» **WHAT THE TASK ASKS**: Here the job is to transcribe the data verbatim while leaving each picture out.

*** Begin section ***

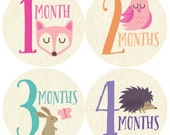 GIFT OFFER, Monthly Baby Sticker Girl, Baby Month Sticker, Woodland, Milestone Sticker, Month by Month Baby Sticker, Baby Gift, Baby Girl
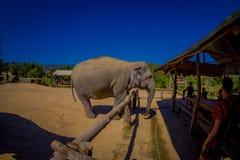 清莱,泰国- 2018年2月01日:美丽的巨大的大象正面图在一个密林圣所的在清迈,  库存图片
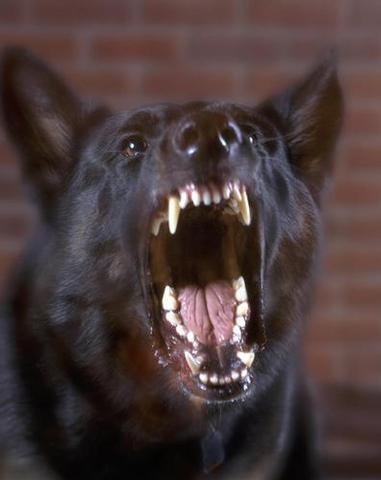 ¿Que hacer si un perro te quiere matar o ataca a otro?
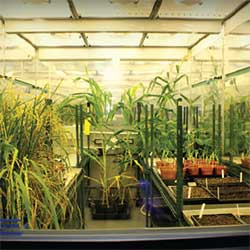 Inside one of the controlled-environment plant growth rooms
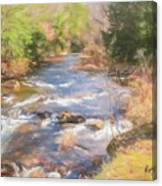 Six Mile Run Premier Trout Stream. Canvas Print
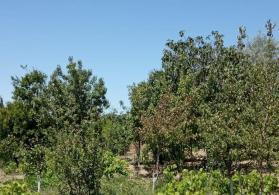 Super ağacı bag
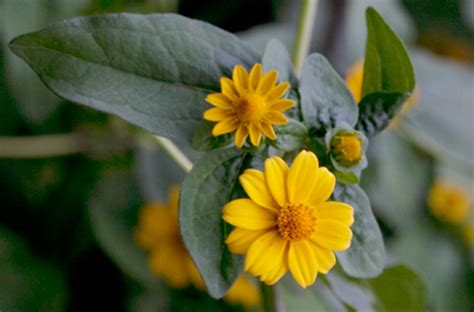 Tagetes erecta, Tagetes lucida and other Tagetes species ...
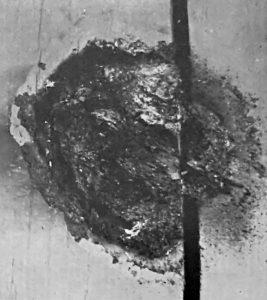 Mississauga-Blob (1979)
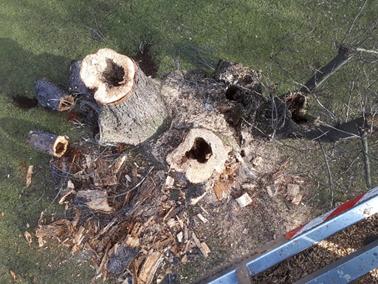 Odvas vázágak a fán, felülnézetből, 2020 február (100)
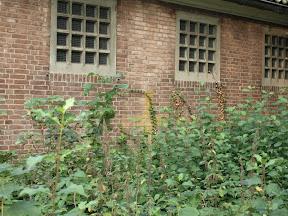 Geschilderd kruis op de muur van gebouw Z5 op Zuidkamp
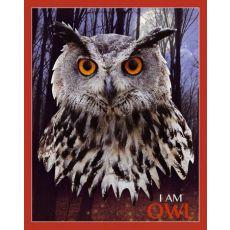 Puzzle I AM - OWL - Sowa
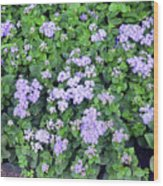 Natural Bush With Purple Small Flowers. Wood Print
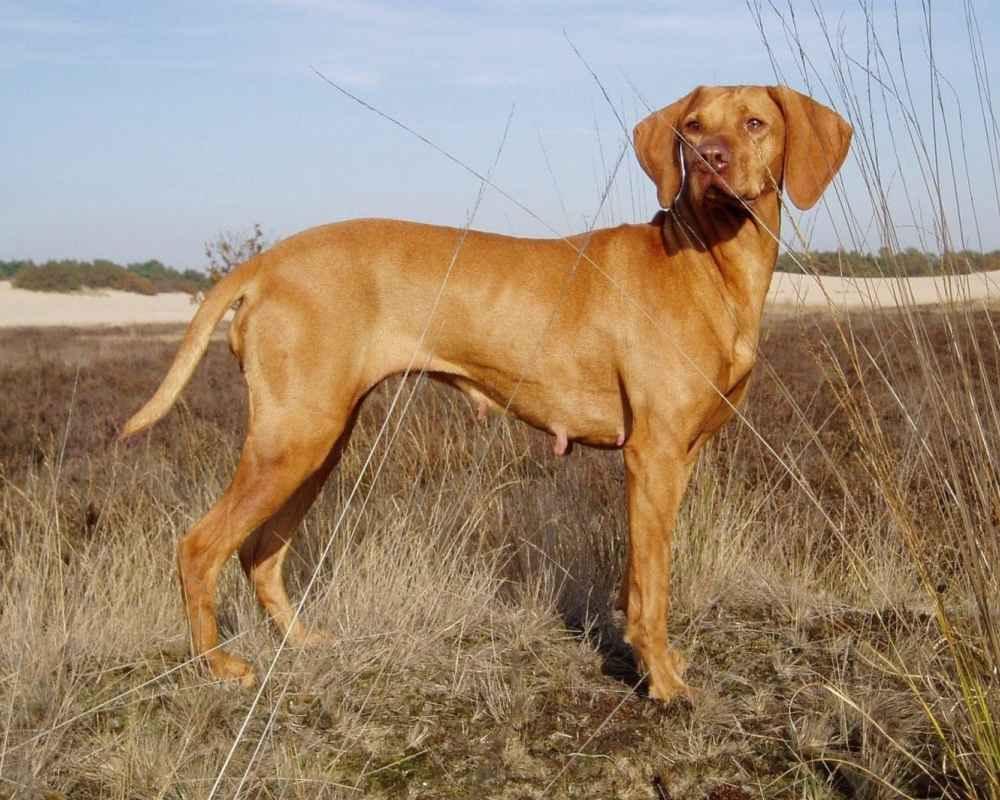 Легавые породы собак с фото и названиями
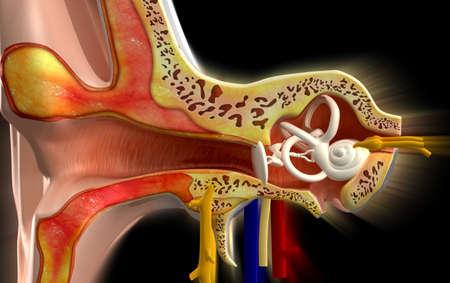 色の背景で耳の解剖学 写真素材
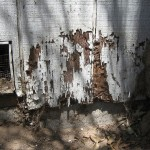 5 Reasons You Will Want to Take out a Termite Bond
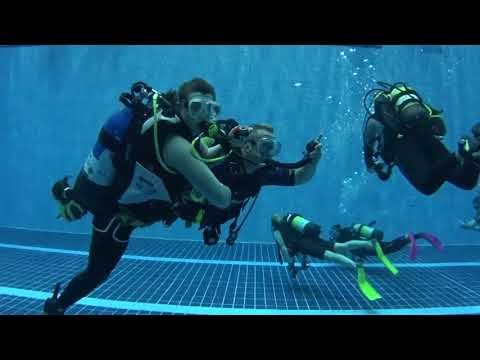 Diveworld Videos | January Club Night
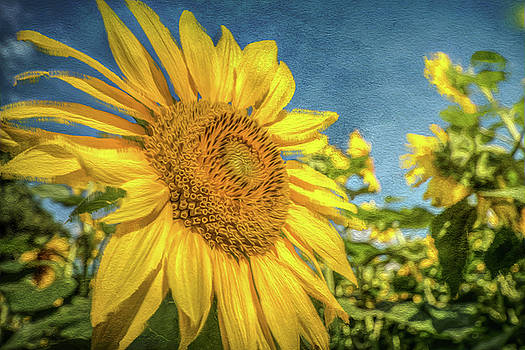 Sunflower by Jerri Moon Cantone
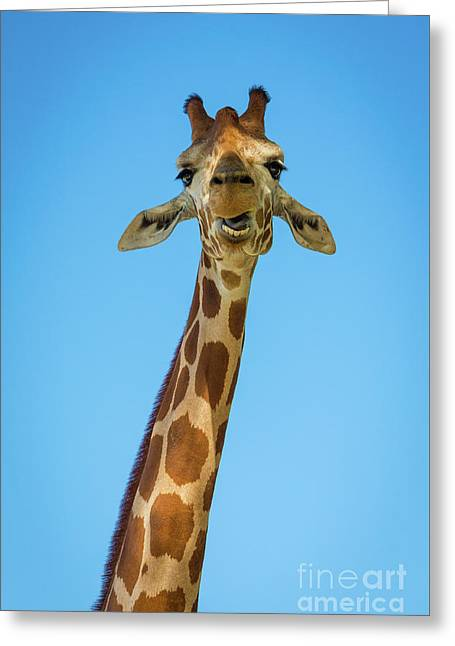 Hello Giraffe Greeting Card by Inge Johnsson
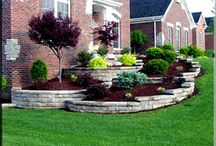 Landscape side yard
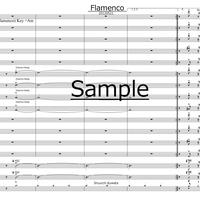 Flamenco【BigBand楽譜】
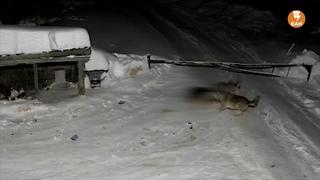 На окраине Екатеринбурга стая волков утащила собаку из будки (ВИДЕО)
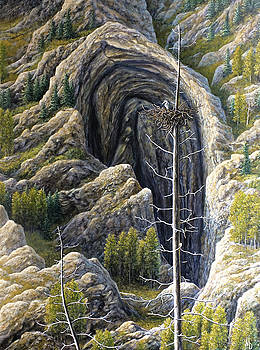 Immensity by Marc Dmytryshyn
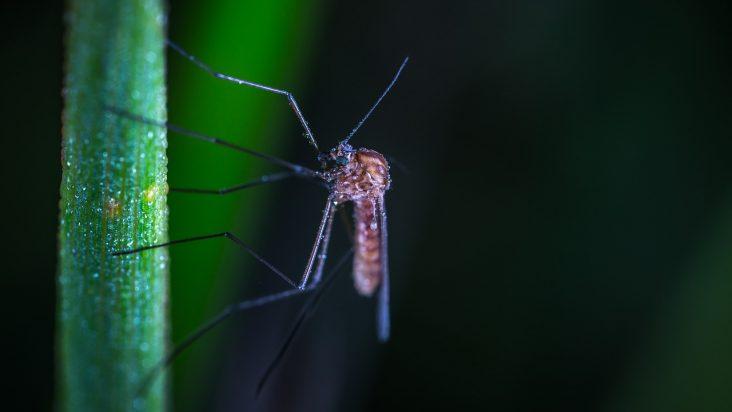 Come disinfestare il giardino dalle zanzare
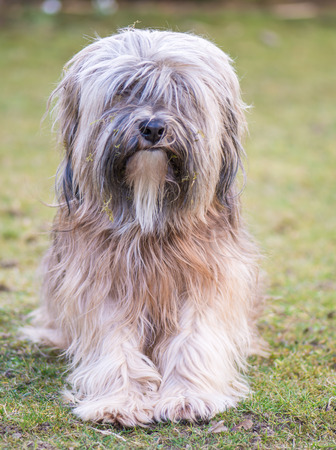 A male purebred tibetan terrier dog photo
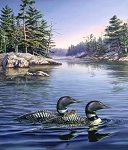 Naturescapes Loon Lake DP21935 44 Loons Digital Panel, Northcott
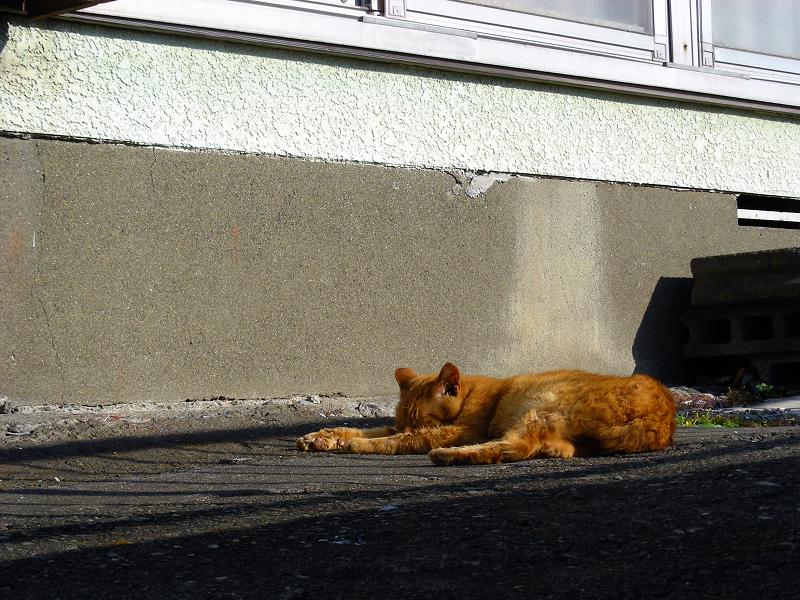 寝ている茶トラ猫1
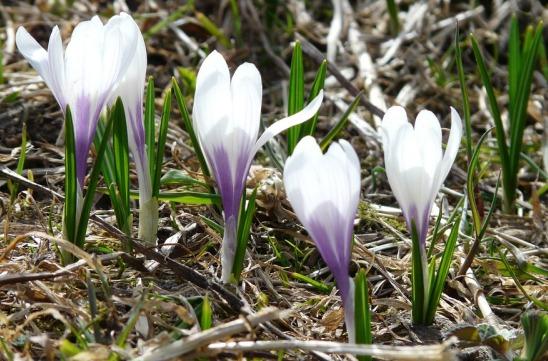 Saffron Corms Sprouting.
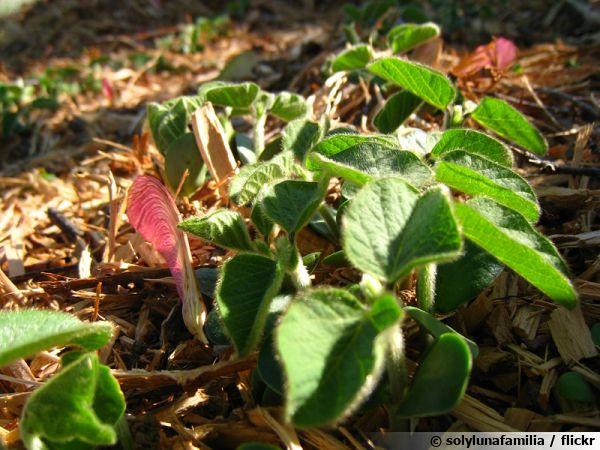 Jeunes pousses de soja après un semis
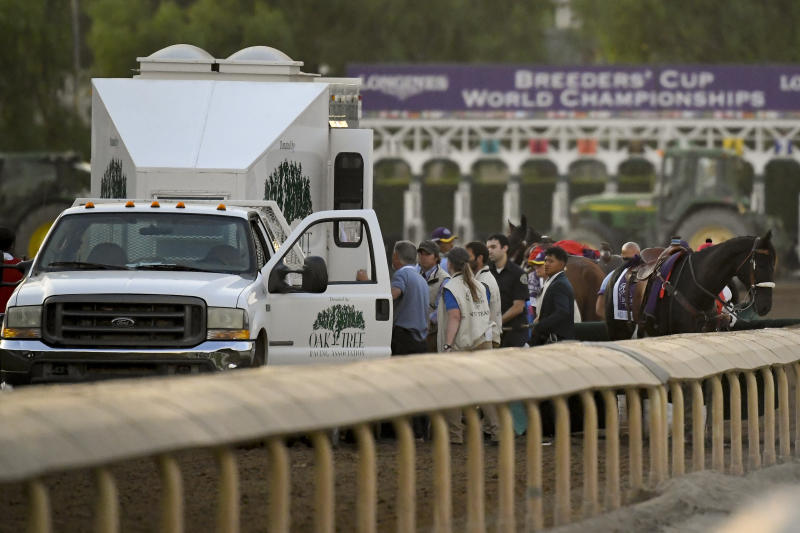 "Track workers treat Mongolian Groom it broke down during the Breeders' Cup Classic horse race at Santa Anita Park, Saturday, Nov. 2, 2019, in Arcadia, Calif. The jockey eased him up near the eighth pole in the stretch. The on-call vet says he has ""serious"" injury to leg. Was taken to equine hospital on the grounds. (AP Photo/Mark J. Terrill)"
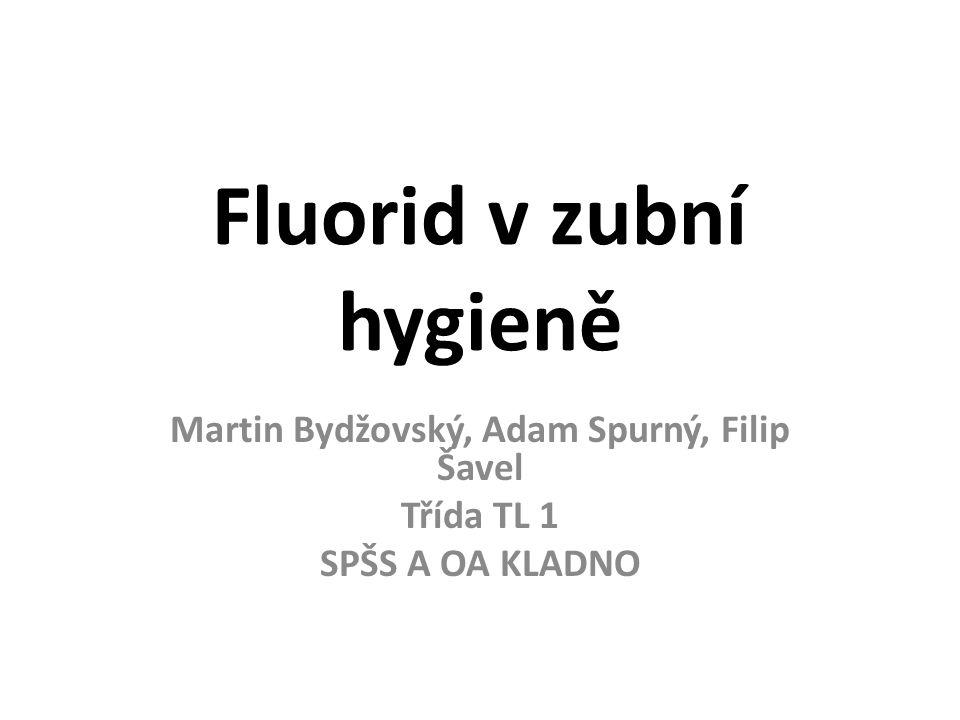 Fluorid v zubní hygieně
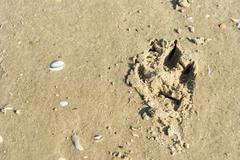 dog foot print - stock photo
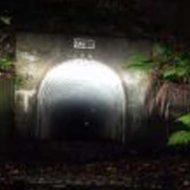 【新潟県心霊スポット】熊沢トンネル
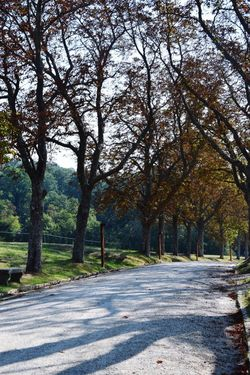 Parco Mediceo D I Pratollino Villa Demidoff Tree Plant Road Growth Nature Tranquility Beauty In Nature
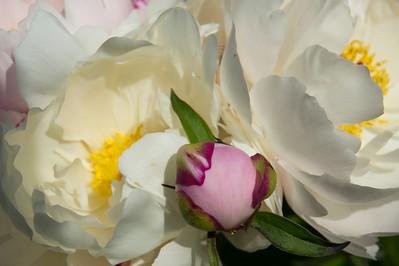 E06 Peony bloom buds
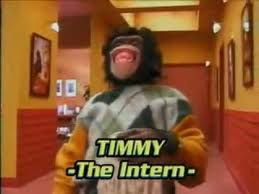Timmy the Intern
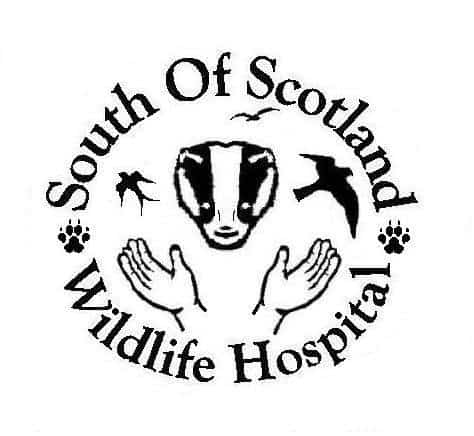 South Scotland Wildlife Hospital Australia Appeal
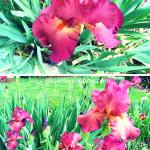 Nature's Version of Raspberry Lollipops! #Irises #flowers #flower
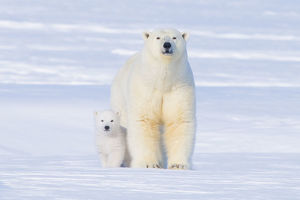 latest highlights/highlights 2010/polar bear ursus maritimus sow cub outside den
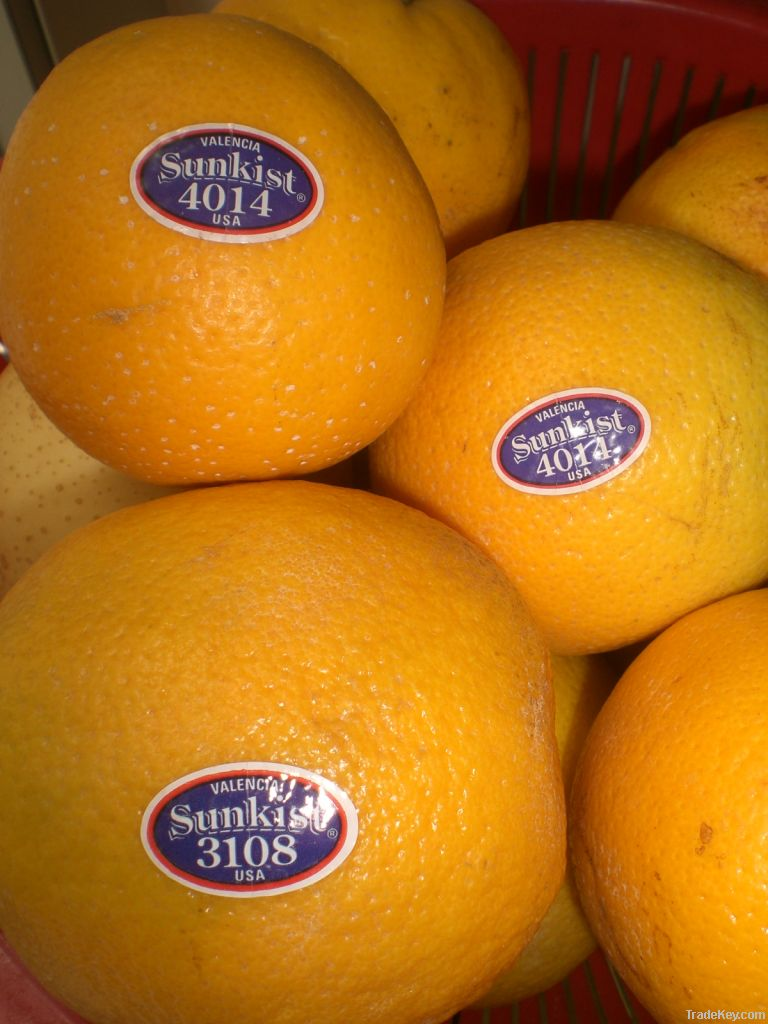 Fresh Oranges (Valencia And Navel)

*** End section ***

» **ANSWER TO THIS PROBLEM**:
 GIFT OFFER, Monthly Baby Sticker Girl, Baby Month Sticker, Woodland, Milestone Sticker, Month by Month Baby Sticker, Baby Gift, Baby Girl
 清莱,泰国- 2018年2月01日:美丽的巨大的大象正面图在一个密林圣所的在清迈,  库存图片
 ¿Que hacer si un perro te quiere matar o ataca a otro?
 Inside one of the controlled-environment plant growth rooms
 Six Mile Run Premier Trout Stream. Canvas Print
 Super ağacı bag
 Tagetes erecta, Tagetes lucida and other Tagetes species ...
 Mississauga-Blob (1979)
 Odvas vázágak a fán, felülnézetből, 2020 február (100)
 Geschilderd kruis op de muur van gebouw Z5 op Zuidkamp
 Puzzle I AM - OWL - Sowa
 Natural Bush With Purple Small Flowers. Wood Print
 Легавые породы собак с фото и названиями
 色の背景で耳の解剖学 写真素材
 5 Reasons You Will Want to Take out a Termite Bond
 Diveworld Videos | January Club Night
 Sunflower by Jerri Moon Cantone
 Hello Giraffe Greeting Card by Inge Johnsson
 Landscape side yard
 Flamenco【BigBand楽譜】
 На окраине Екатеринбурга стая волков утащила собаку из будки (ВИДЕО)
 Immensity by Marc Dmytryshyn
 Come disinfestare il giardino dalle zanzare
 A male purebred tibetan terrier dog photo
 Naturescapes Loon Lake DP21935 44 Loons Digital Panel, Northcott
 寝ている茶トラ猫1
 Saffron Corms Sprouting.
 Jeunes pousses de soja après un semis
 "Track workers treat Mongolian Groom it broke down during the Breeders' Cup Classic horse race at Santa Anita Park, Saturday, Nov. 2, 2019, in Arcadia, Calif. The jockey eased him up near the eighth pole in the stretch. The on-call vet says he has ""serious"" injury to leg. Was taken to equine hospital on the grounds. (AP Photo/Mark J. Terrill)"
 Fluorid v zubní hygieně
 dog foot print - stock photo
 【新潟県心霊スポット】熊沢トンネル
 Parco Mediceo D I Pratollino Villa Demidoff Tree Plant Road Growth Nature Tranquility Beauty In Nature
 E06 Peony bloom buds
Timmy the Intern
 South Scotland Wildlife Hospital Australia Appeal
 Nature's Version of Raspberry Lollipops! #Irises #flowers #flower
 latest highlights/highlights 2010/polar bear ursus maritimus sow cub outside den
 Fresh Oranges (Valencia And Navel)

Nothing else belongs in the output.